Negative blood donors needed to shore up national stockpile
He donated blood as a teenager in Taiwan in the early 70s after his friend was hit by a vehicle while cycling.
After moving to Singapore in 1995, Mr Paul S. Nef, who has the rare A-negative blood type, continued donating.
A Health Sciences Authority (HSA) spokesman said only about 1.5 per cent of the donor population is Rhesus (Rh) negative.
The Singapore Red Cross (SRC) hopes people with rare blood types can donate more to increase the pool.
Though his friend died, Mr Nef, who is now 64 and works in the aerospace industry, has been donating blood every three months and plans to continue.
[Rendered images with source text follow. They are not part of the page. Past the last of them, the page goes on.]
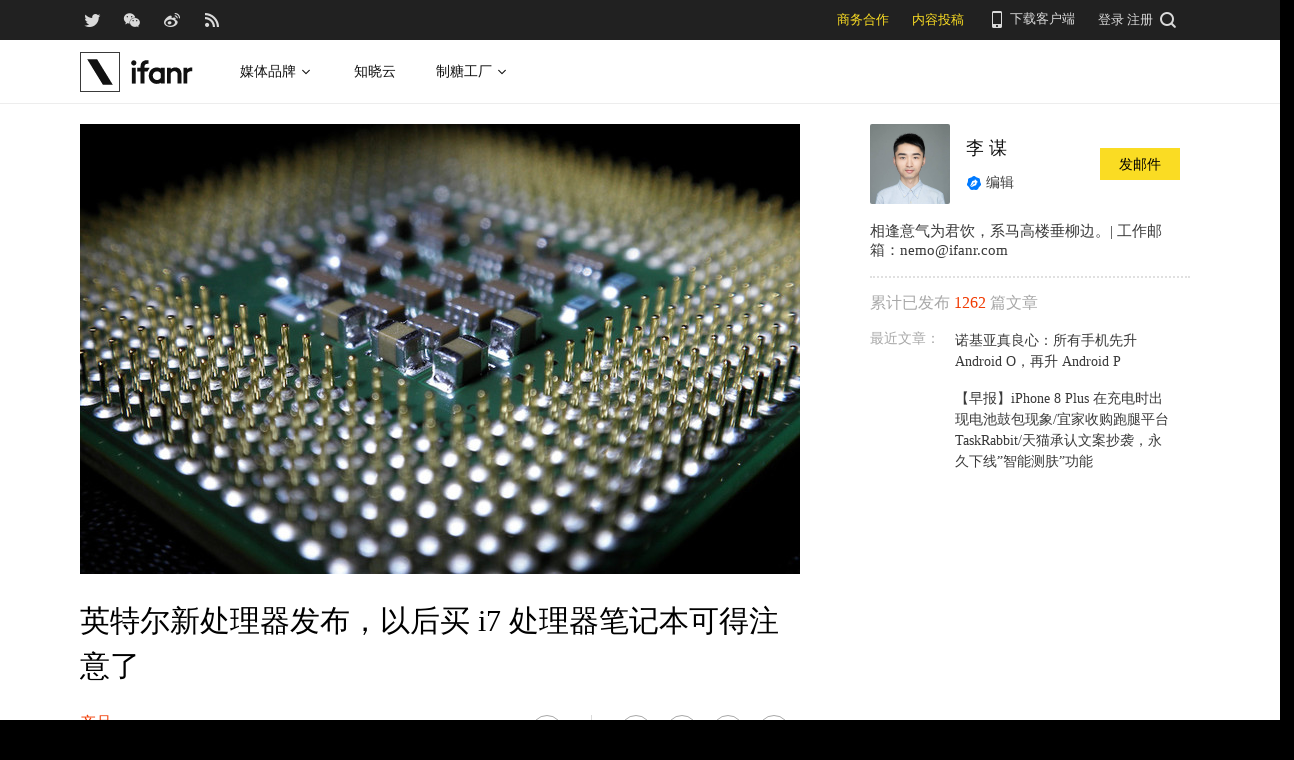

--- FILE ---
content_type: image/svg+xml
request_url: https://images.ifanr.cn/wp-content/themes/ifanr-5.0-pc/static/images/icon/author-position.svg
body_size: 1074
content:
<?xml version="1.0" encoding="UTF-8"?>
<svg width="16px" height="16px" viewBox="0 0 16 16" version="1.1" xmlns="http://www.w3.org/2000/svg" xmlns:xlink="http://www.w3.org/1999/xlink">
    <!-- Generator: Sketch 49.2 (51160) - http://www.bohemiancoding.com/sketch -->
    <title>作者标-作者-默认</title>
    <desc>Created with Sketch.</desc>
    <defs></defs>
    <g id="页面" stroke="none" stroke-width="1" fill="none" fill-rule="evenodd">
        <g id="文章详情页" transform="translate(-1056.000000, -173.000000)" fill="#007AFF">
            <g id="作者" transform="translate(960.000000, 120.000000)">
                <g id="Group-5" transform="translate(96.000000, 52.000000)">
                    <g id="作者标" transform="translate(0.000000, 1.000000)">
                        <path d="M7.70770197,14.7264916 L6.08617911,14.9660478 C5.27279465,15.0862134 4.46874108,14.6963345 4.05938252,13.983271 L3.21772225,12.5171791 C3.12235526,12.3510589 3.00361843,12.1995004 2.86515004,12.0671475 L1.62801261,10.8846488 C1.04739328,10.3296728 0.855101188,9.4811931 1.13972996,8.73012477 L1.75620878,7.10338231 C1.82325768,6.92645603 1.86486153,6.74091061 1.87977621,6.55229456 L2.01618733,4.82719341 C2.08016412,4.01812132 2.62673894,3.32793108 3.3996213,3.08025484 L4.98684434,2.57161672 C5.17211491,2.51224531 5.34773134,2.42615887 5.50814421,2.31607771 L6.86835767,1.38264965 C7.55022957,0.914724294 8.44977043,0.914724294 9.13164233,1.38264965 L10.4918558,2.31607771 C10.6522687,2.42615887 10.8278851,2.51224531 11.0131557,2.57161672 L12.6003787,3.08025484 C13.3732611,3.32793108 13.9198359,4.01812132 13.9838127,4.82719341 L14.1202238,6.55229456 C14.1351385,6.74091061 14.1767423,6.92645603 14.2437912,7.10338231 L14.86027,8.73012477 C15.1448988,9.4811931 14.9526067,10.3296728 14.3719874,10.8846488 L13.13485,12.0671475 C12.9963816,12.1995004 12.8776447,12.3510589 12.7822778,12.5171791 L11.9406175,13.983271 C11.5312589,14.6963345 10.7272054,15.0862134 9.91382089,14.9660478 L8.29229803,14.7264916 C8.0984845,14.6978585 7.9015155,14.6978585 7.70770197,14.7264916 Z M7.86057489,8.84578639 L5.20564485,11.5501658 C5.14927702,11.6076659 5.11486542,11.6874534 5.11486542,11.7751732 C5.11486542,11.9506216 5.25428622,12.0942883 5.42812724,12.0942883 C5.4735471,12.0942883 5.51576267,12.0846538 5.5549204,12.0671835 C5.5549204,12.0671835 9.97822751,10.1141654 10.0284021,10.0901668 C10.1317317,10.0424768 10.2116406,9.94993097 10.2429255,9.83493968 L10.9587728,7.20705733 L11.1028708,7.35228595 C11.2532224,7.50544681 11.4959641,7.50544681 11.6463329,7.35228595 C11.7967619,7.19912508 11.7967619,6.95167224 11.6463329,6.79865177 L9.43941685,4.55035037 C9.2890653,4.39718951 9.04632357,4.39718951 8.8959548,4.55035037 C8.74552574,4.70352878 8.74552574,4.95096408 8.8959548,5.10398455 L9.03844207,5.24919561 L6.4540321,5.98155108 C6.34122753,6.01520172 6.25043949,6.09809548 6.20340887,6.20655847 L4.26585941,10.7604946 C4.25026005,10.7986641 4.24084532,10.8402734 4.24084532,10.8848396 C4.24084532,11.061999 4.38179936,11.2039547 4.55410714,11.2039547 C4.64343085,11.2039547 4.72328815,11.1671803 4.77963876,11.1067232 L7.4298399,8.40700313 C7.39381754,8.31273747 7.37347206,8.21225061 7.37347206,8.10534073 C7.37347206,7.66499558 7.72435837,7.30755296 8.1566266,7.30755296 C8.58889483,7.30755296 8.93978114,7.66499557 8.93978114,8.10534073 C8.93978114,8.54568589 8.58889483,8.9031285 8.1566266,8.9031285 C8.05169492,8.90312849 7.95303399,8.88240285 7.86057489,8.84578639 Z" id="Combined-Shape"></path>
                    </g>
                </g>
            </g>
        </g>
    </g>
</svg>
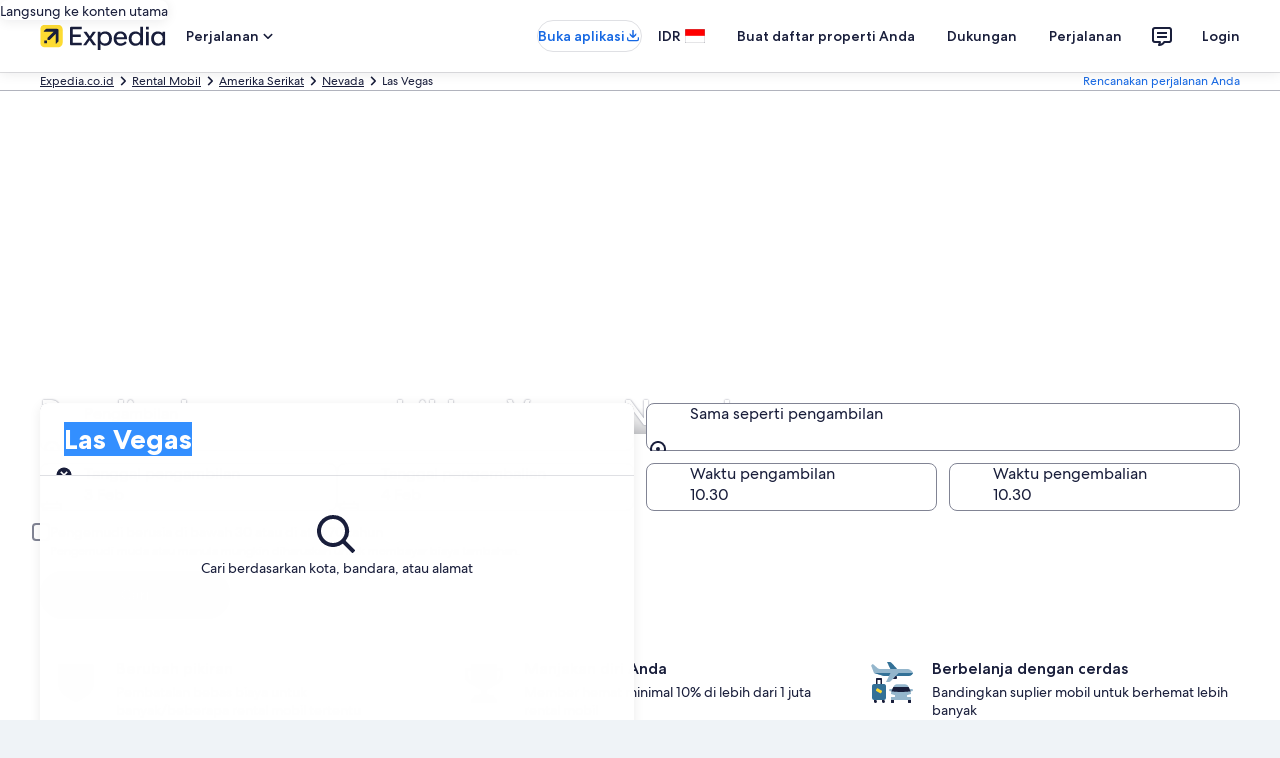

--- FILE ---
content_type: image/svg+xml
request_url: https://a.travel-assets.com/travel-assets-manager/pictogram-bex/light__protection.svg
body_size: 148
content:
<svg width="48" height="48" viewBox="0 0 48 48" fill="none" xmlns="http://www.w3.org/2000/svg">
<path d="M42 22.5V8C42 6.34315 40.6568 5 39 5H9C7.34314 5 6 6.34315 6 8V22.5C6 33.6881 15 38.1447 24 43C33 38.1447 42 33.6881 42 22.5Z" fill="#94B6CC"/>
<path fill-rule="evenodd" clip-rule="evenodd" d="M34.8838 14.8838C35.079 15.079 35.079 15.3956 34.8838 15.5909L22.4141 28.0605C21.6331 28.8416 20.3667 28.8416 19.5857 28.0605L14.116 22.5909C13.9207 22.3956 13.9207 22.079 14.116 21.8838L15.8838 20.116C16.079 19.9207 16.3956 19.9207 16.5909 20.116L20.9999 24.525L32.4089 13.116C32.6042 12.9207 32.9207 12.9207 33.116 13.116L34.8838 14.8838Z" fill="#191E3B"/>
</svg>
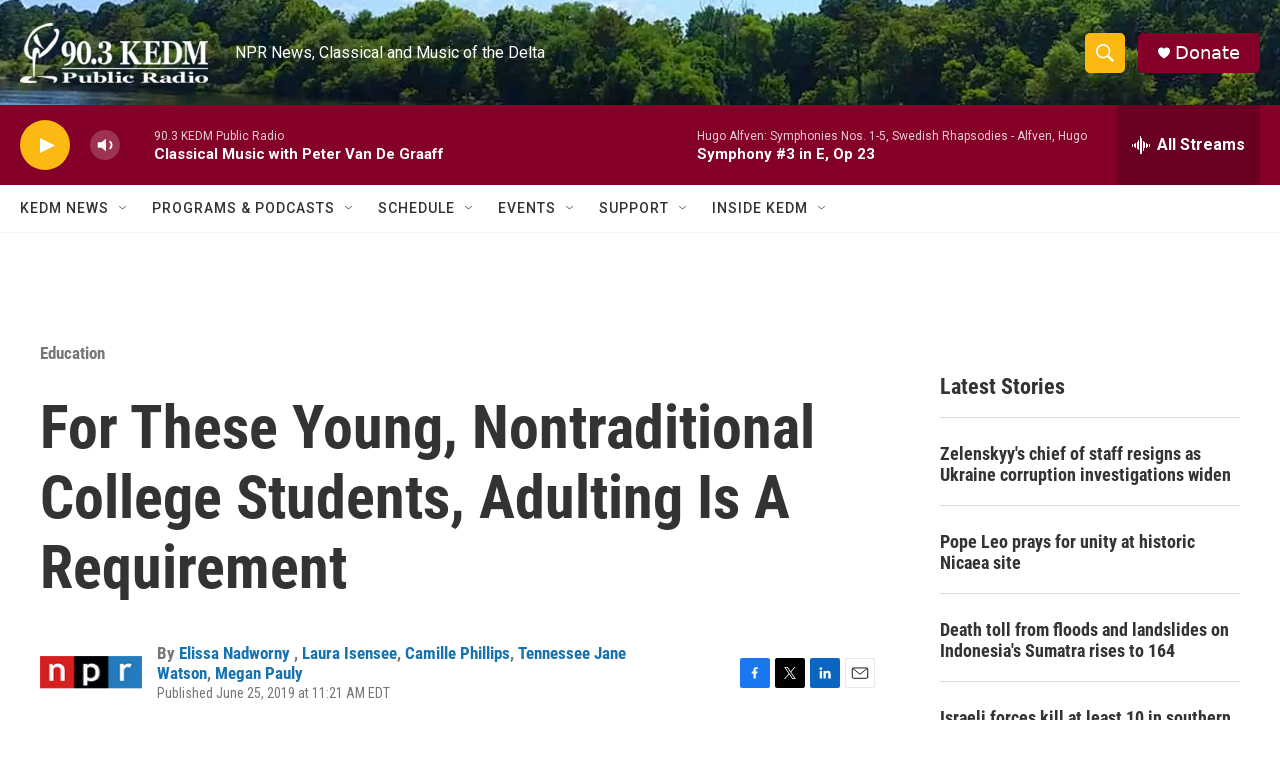

--- FILE ---
content_type: text/html; charset=utf-8
request_url: https://www.google.com/recaptcha/api2/aframe
body_size: 268
content:
<!DOCTYPE HTML><html><head><meta http-equiv="content-type" content="text/html; charset=UTF-8"></head><body><script nonce="7C3zgsXSsBH7knzUF-mBUg">/** Anti-fraud and anti-abuse applications only. See google.com/recaptcha */ try{var clients={'sodar':'https://pagead2.googlesyndication.com/pagead/sodar?'};window.addEventListener("message",function(a){try{if(a.source===window.parent){var b=JSON.parse(a.data);var c=clients[b['id']];if(c){var d=document.createElement('img');d.src=c+b['params']+'&rc='+(localStorage.getItem("rc::a")?sessionStorage.getItem("rc::b"):"");window.document.body.appendChild(d);sessionStorage.setItem("rc::e",parseInt(sessionStorage.getItem("rc::e")||0)+1);localStorage.setItem("rc::h",'1764346656173');}}}catch(b){}});window.parent.postMessage("_grecaptcha_ready", "*");}catch(b){}</script></body></html>

--- FILE ---
content_type: application/javascript; charset=utf-8
request_url: https://fundingchoicesmessages.google.com/f/AGSKWxXFZqpc-y1Hh4W_yu3A6ZLaY0Qgl0_ba_KeU3FmDiI4c9pURBVe7iNMrFoRLheFz4zTHfijG0-NaHk9v-LmNtVOz2qLX-FtzD6-iqLKQ7xfRY80fe_hg6NdOWhWTNNdihW7CZWQWw8C2d094FoVImicq1tpWQk1RR0bLGBIHZcxUuovevtR5DIZ_CGE/_/ad_flat_/ads/request./150x600__728x90ad_-480x60.
body_size: -1290
content:
window['1191a7d8-376d-4f77-9fec-9323dc3f9a22'] = true;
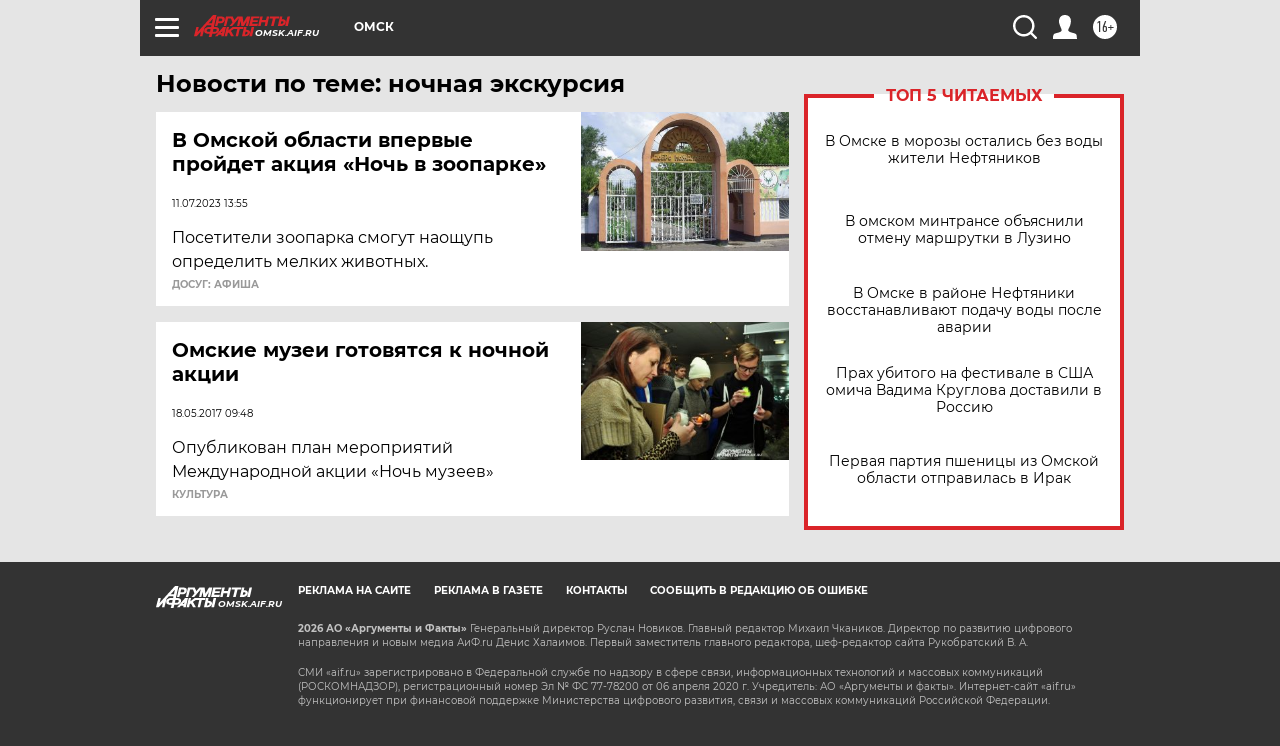

--- FILE ---
content_type: text/html
request_url: https://tns-counter.ru/nc01a**R%3Eundefined*aif_ru/ru/UTF-8/tmsec=aif_ru/722722943***
body_size: -72
content:
FFF57C4F697006BEX1768949438:FFF57C4F697006BEX1768949438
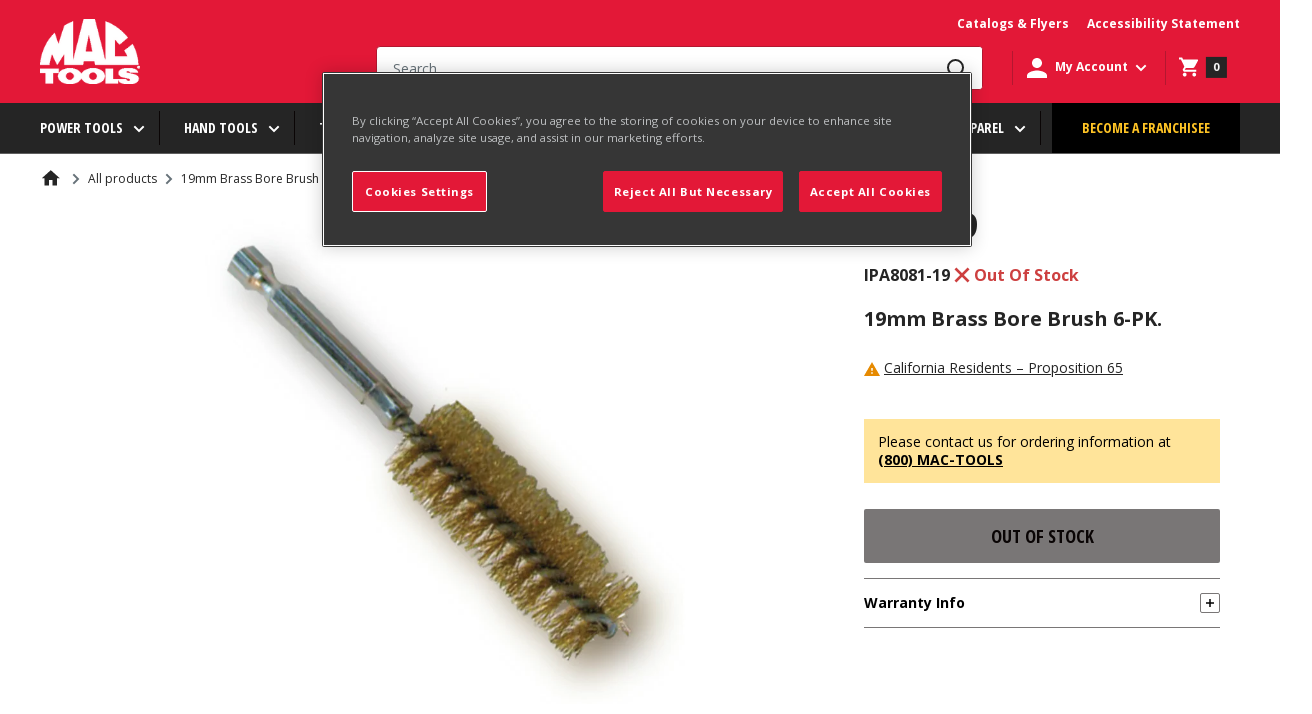

--- FILE ---
content_type: text/javascript
request_url: https://www.mactools.com/cdn/shop/t/27/assets/punchout.js?v=179332267294602132411675082861
body_size: -206
content:
jQuery(function(){var store_config={punchout_only:0,transfer_label:"Transfer Cart",custom_style:'.punchout .popover--loggedin {display: none;} body.punchout .additional_checkout_buttons {display:none} .shopify-payment-button {display:none} body.punchout button[name="checkout"] {display: none!important;} body.punchout .mini-cart__button-container .button--view-cart {min-width: 100%;}',checkout_selector:'button[name="checkout"]',transfer_selector:'button[name="transfer_items"]',transfer_btn_html:'<button type="input" name="transfer_items" class="btn cart-recap__checkout button button--primary button--full button--large" onClick="POSession.extension.transferCart(); return false;" >Transfer Cart</button>'};POExt=new Po2go_Shopify(store_config),POSession=new Po2go({account:"accountkey",punchout_only:store_config.punchout_only,extension:POExt}),POSession.init(),POSession.extension.setupPage(),POSession.extension.returnToProcButton(),jQuery("#CartPopoverCont").click(function(){POSession.extension.setupPage()}),jQuery("#CartToggleItemCount").click(function(){POSession.extension.setupPage()}),jQuery(".punchout").length&&(jQuery(".header__pencil-banner").append('<ul role="list"><li class="pencil_banner-menu__item"><button onclick="POSession.cancel();" class="nav-bar__link link" data-type="menuitem">Exit PunchOut</button></li>'),jQuery('button[name="close_punchout"]').remove())});
//# sourceMappingURL=/cdn/shop/t/27/assets/punchout.js.map?v=179332267294602132411675082861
He said: "The loss of my friend reminds me that I can help and contribute as a good member of society."
Sales manager Eddy Tho, 39, has the rarest type O-negative blood, which is known as the "universal donor" type because it can be donated to anyone.
The father of two, who moved to Singapore from Indonesia in 2006, has been donating blood three to four times a year.
SRC's Blood Donor Recruitment Programme director Robert Teo said: "Due to its universality, O-negative blood is used in medical procedures for emergencies when the blood type cannot be determined in time.
"The current Rh-negative donor pool is small and has been shouldering the demand for Rh-negative blood needs."
Mr Tho said: "Since my blood type is rare, I'll do my part to donate more. If blood donations can save lives, why not?"